All the code can be found on my Github , presented in Jupyter Notebooks with explanations for each step and code section.

CONCLUSION

At this stage the accuracy rate is random at best (~50%), which is to be expected for the specifics of my dataset (granular FX data with little denoising work done). I knew this from the beginning, but it was a useful exercise none the less.

Appreciate any feedback, and hope that some of my code can be useful as a starting base for anyone else interested in the topic.


Finance (Trading, Investing, Fintech, etc.)
(Jeremy Howard) #2

That’s a fun project! How many images did you have?


(Alex Ragalie) #3

Hehe, glad you like the idea Jeremy.

At it’s largest dataset size, i had ~16,000 images in each category for train (e.g. in data/train/buy) and ~2,000 images for valid (as these had to be fairly recent). The best i got was ~60% accuracy, but the training and valid loss is still significant so nothing to write home about.

I need to tweak things much more going forward on this project, as i see as well significant improvements depending on what indicators i plot on the charts…right now i have only 3 moving averages, and these already do a noticeable difference in de-noising the price data and therefore increase accuracy.

As well, i need to try out different architectures (i only used the one in Lesson 1 so far), perhaps the baseline result will improve. None the less, for a relatively “fast” implementation on your existing code, i feel it was a good start :slight_smile:

Please let me know as well if you have any suggestions for things i can try next on this topic, would greatly appreciate it!


(Jeremy Howard) #4

Well… I guess imagenet pretraining won’t help, and data augmentation won’t help either. It may help to use an architecture that doesn’t need much data, like densenet.


(Alex Ragalie) #5

Highly appreciate the reco, will give it a try next.


#6

Definitely not a picture which could be found in usual “Imagenet”-like environment =) Though it could be interesting to see if CNN could give insights comparable with RNNs in this case. I.e., to extend conception of image beyond things usually treated as images. Like, application of deep learning models to urban traffic network snapshots or traffic flow matrices.


(Alex Ragalie) #7

I guess the biggest difference in my dataset is the degree of randomness in the pictures. Market data by its very nature, especially at small time intervals, tends to be mostly “noise”, and therefore extremely hard to “learn” from via ML. This is the “Holy-Grail” of quants and AlgoTrading funds all over the world, so I know what i’m trying out is a very challenging topic…it’s fun none the less to look at it from different points of view…

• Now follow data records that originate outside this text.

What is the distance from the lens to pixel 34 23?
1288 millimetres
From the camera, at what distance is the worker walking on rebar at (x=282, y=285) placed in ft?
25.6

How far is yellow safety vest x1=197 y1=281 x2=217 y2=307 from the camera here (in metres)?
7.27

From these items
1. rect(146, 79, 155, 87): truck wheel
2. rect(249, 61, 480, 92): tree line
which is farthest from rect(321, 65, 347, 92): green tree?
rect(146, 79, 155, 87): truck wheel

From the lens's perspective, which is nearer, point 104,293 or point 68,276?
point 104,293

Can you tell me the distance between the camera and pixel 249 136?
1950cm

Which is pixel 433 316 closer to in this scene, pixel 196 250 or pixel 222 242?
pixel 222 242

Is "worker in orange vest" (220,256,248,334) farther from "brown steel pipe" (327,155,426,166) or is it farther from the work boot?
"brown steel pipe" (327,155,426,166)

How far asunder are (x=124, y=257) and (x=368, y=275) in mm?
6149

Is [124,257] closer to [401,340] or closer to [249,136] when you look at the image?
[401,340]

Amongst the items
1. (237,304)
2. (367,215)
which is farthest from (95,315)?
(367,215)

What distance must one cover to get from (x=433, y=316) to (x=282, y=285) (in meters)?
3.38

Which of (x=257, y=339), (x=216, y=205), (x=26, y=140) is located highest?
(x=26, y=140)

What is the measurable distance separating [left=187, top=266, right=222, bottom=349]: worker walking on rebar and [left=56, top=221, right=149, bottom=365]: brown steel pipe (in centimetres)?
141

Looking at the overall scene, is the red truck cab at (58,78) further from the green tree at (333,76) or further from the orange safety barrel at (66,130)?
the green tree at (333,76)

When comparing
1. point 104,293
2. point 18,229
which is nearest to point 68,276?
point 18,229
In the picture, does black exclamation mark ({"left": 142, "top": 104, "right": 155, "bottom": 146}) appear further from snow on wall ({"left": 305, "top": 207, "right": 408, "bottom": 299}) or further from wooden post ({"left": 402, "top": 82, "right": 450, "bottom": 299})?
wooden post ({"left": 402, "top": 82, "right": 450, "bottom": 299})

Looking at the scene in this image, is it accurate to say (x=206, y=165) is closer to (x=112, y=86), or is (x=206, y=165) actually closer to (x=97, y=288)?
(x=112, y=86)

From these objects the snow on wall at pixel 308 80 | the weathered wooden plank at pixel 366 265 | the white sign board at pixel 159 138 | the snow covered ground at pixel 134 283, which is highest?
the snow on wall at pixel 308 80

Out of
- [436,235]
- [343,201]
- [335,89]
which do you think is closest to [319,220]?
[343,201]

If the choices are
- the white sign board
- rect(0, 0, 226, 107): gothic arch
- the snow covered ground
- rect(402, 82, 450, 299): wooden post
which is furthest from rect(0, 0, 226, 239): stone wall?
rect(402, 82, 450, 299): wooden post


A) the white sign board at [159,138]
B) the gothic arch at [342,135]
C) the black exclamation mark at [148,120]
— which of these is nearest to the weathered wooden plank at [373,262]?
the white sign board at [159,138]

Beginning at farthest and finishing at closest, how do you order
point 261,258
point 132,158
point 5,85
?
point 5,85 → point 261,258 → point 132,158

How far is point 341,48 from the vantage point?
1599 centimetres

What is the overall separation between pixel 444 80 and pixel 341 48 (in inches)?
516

I can see your point though that some of the lessons (if any will come out) can be applied in other fields where the degree of noise and/or randomness is high…not sure traffic data is in that category though, but i’m most definitely not an expert…


(Will) #8

I’ve had a similar thought to using charts as pictures to feed into a image classifier.

Don’t be too discouraged by benchmarks like cats vs dogs with 99% accuracy. 60% accuracy in investing can still be an incredibly profitable trading strategy. I would spend some time computing returns given an up signal versus down signal (making sure to reduce your returns to account for transaction costs) before writing off your project.